Abstract

The nonlinearities induced by skyhook dampers are studied experimentally and analytically using a single degree of freedom base-excited system that is representative of the systems that such dampers are often used in. The experimental results are used to show that the nonlinearities introduced by skyhook dampers manifest themselves as high frequency peaks in the frequency spectrum of the system response. More precisely, using a pure tone input with a known frequency, it is shown that these peaks occur at odd multiples of the system input (or driving) frequency. Using a Fourier series analysis, it is proven that the nonlinearities are caused by the switching policy of skyhook dampers, in which the damper force is changed according to the relative sign of the sprung mass absolute velocity and the relative velocity across the damper.
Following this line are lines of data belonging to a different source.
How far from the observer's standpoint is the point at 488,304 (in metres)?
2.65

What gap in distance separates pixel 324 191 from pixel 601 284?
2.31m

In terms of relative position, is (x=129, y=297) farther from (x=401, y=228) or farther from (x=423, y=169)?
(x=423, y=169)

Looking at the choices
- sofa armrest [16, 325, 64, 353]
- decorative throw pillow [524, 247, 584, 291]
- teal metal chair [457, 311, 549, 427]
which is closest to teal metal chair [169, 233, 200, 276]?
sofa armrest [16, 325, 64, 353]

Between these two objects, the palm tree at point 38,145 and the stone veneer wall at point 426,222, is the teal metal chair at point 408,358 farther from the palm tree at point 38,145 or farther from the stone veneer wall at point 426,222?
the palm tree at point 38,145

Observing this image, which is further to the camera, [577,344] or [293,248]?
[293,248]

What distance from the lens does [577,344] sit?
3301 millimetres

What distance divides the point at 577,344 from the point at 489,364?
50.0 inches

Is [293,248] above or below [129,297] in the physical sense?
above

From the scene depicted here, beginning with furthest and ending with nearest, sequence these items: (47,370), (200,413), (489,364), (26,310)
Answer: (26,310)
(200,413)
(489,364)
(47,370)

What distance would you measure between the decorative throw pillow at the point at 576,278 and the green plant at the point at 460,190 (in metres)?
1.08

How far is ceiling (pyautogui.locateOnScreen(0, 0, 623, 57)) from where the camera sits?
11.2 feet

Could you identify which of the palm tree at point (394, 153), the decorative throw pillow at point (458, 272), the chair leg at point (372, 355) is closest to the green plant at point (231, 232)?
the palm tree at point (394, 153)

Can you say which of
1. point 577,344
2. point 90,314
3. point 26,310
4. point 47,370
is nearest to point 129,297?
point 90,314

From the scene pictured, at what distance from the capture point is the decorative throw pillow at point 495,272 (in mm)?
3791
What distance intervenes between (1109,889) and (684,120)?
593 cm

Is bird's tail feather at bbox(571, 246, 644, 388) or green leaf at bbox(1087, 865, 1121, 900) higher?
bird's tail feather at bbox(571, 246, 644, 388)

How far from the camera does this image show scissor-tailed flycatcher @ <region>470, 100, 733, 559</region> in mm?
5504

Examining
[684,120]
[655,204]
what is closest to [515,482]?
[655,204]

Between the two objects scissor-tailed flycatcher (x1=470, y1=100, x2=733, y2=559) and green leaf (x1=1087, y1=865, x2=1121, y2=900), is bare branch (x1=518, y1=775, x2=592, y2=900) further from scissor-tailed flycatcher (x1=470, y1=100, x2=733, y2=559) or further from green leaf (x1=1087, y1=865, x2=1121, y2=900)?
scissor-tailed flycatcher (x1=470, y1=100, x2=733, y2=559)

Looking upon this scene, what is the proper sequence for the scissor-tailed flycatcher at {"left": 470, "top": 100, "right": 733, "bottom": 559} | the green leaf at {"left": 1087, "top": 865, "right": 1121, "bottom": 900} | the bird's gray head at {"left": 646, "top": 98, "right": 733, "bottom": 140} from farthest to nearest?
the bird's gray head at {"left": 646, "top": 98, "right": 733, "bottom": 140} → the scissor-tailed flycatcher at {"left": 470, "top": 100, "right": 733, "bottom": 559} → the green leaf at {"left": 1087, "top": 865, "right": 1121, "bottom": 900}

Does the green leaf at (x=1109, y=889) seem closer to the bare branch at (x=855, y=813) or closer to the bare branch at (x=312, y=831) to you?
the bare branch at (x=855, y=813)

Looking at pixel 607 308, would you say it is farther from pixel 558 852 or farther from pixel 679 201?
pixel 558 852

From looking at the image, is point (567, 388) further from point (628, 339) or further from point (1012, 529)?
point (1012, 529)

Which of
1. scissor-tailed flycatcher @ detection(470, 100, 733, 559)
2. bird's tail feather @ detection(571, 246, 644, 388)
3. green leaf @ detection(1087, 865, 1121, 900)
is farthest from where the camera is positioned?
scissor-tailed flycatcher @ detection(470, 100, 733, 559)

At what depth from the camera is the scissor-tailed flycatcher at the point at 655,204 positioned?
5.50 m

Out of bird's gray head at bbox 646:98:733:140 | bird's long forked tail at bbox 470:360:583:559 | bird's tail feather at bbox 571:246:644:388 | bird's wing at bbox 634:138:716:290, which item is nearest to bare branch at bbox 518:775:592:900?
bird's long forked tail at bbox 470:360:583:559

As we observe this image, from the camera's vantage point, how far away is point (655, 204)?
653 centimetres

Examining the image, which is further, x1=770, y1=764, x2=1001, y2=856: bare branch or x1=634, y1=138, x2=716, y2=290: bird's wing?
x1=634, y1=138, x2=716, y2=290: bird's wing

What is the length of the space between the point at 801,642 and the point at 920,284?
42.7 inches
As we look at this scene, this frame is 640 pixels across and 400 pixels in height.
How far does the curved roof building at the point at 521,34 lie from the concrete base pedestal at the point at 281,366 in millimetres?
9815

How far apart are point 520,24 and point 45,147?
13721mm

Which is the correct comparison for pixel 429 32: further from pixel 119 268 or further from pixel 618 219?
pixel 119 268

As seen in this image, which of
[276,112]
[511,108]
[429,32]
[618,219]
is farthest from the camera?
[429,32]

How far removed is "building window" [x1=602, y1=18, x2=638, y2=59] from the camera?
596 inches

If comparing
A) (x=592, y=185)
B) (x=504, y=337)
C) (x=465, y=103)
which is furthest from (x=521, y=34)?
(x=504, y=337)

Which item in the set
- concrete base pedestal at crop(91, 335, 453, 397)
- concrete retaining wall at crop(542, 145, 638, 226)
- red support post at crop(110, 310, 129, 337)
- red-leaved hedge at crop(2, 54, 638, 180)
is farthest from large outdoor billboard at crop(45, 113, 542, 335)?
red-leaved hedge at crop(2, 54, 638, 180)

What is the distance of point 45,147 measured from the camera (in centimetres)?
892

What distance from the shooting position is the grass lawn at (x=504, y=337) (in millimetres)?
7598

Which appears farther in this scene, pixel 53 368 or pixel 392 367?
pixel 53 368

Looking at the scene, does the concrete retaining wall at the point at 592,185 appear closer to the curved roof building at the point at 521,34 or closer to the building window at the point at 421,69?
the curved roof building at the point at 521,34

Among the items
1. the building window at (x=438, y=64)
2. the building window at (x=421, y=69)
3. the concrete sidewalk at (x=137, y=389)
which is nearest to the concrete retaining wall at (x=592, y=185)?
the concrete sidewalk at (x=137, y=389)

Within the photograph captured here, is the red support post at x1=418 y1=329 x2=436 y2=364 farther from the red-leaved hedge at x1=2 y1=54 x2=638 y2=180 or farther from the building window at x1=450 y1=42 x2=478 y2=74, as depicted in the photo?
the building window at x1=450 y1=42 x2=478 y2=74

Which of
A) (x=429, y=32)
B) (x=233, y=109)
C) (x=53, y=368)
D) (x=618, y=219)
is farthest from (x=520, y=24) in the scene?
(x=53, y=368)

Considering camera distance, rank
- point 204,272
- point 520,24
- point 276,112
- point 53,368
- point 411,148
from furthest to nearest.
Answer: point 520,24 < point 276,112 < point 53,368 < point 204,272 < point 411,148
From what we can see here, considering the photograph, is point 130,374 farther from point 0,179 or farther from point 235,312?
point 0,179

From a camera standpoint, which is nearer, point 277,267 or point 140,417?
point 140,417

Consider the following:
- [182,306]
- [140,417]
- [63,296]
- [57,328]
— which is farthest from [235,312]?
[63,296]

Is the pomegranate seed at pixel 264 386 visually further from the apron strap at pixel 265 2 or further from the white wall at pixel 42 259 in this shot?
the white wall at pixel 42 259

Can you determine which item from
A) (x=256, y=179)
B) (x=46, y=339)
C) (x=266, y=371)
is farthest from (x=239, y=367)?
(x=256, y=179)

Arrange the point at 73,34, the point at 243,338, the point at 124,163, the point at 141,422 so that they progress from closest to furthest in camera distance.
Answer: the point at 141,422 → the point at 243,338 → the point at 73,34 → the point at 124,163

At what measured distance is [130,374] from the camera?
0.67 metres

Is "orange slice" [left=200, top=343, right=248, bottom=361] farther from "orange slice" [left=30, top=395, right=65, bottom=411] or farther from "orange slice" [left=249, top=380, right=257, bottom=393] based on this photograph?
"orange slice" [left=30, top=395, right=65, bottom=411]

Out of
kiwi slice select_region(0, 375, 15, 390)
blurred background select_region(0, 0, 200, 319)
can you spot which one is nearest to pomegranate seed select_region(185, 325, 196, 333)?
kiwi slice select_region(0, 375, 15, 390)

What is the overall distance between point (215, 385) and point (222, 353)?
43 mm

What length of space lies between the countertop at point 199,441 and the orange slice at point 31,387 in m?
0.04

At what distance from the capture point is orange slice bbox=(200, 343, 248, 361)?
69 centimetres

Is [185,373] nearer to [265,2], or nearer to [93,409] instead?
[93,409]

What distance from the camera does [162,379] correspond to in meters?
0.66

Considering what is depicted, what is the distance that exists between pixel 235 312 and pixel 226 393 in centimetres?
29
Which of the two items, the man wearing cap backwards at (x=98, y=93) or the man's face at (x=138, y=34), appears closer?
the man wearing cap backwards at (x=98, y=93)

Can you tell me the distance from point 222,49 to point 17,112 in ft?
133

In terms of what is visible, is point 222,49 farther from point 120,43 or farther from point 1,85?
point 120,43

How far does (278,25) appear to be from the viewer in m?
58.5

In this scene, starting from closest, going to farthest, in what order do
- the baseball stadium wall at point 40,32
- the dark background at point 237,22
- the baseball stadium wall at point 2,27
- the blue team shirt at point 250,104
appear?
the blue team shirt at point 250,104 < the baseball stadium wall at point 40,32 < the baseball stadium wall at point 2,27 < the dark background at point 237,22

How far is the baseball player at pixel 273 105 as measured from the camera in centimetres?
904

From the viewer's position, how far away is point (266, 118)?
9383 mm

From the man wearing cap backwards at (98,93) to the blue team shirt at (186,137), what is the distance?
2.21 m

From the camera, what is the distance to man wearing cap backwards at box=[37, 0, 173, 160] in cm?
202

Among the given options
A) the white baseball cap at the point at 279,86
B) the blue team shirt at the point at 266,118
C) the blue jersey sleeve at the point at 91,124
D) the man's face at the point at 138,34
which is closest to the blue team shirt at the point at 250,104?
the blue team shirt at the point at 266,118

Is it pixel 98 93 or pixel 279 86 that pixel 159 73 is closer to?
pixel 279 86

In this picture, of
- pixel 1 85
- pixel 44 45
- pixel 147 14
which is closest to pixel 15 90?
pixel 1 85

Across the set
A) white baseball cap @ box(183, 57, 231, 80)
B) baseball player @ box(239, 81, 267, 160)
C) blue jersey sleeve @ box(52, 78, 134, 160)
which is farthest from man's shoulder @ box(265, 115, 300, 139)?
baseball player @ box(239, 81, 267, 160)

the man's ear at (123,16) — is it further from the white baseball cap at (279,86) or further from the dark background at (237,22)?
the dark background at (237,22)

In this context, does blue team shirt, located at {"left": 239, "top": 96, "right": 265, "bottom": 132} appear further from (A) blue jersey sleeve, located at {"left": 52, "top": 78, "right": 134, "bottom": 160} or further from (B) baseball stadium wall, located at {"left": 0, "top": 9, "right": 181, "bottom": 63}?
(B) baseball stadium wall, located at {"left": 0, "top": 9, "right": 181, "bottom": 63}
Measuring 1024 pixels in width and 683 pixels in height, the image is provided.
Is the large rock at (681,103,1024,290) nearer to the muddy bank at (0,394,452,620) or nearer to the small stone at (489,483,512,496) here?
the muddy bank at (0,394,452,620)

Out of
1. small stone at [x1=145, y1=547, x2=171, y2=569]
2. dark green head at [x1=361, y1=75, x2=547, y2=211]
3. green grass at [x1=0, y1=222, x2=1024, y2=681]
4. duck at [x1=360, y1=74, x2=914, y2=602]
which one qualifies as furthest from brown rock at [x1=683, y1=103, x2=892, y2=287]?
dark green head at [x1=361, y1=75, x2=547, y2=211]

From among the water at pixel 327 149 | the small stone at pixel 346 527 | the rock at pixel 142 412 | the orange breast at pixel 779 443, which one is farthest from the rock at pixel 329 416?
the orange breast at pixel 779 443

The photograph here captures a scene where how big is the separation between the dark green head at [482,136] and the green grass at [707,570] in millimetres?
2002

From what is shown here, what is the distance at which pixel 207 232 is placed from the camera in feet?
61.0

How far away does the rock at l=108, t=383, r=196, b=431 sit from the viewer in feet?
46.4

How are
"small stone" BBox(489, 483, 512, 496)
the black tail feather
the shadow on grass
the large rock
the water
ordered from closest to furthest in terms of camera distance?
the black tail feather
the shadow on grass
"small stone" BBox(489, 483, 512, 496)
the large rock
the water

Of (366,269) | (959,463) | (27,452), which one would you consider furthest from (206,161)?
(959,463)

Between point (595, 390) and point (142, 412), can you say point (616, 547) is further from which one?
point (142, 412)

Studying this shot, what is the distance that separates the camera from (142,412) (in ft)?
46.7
The analysis shows that the skyhook damper force always contains a frequency component that is equal to the frequency of the system input (as is expected for a linear system), in addition to other frequencies that are odd multiples of the input frequency. The damping force peak that occurs at the input frequency is necessary for controlling the forced response of the system. The peaks at higher frequencies, however, are not desirable – although always present – because they introduce corresponding peaks in the system response that can cause ancillary vibration problems. For most systems, the high frequency peaks can significantly diminish any isolation benefits that are gained by the skyhook damper. When using skyhook dampers, such effects must be considered and their impact on the system dynamics studied carefully.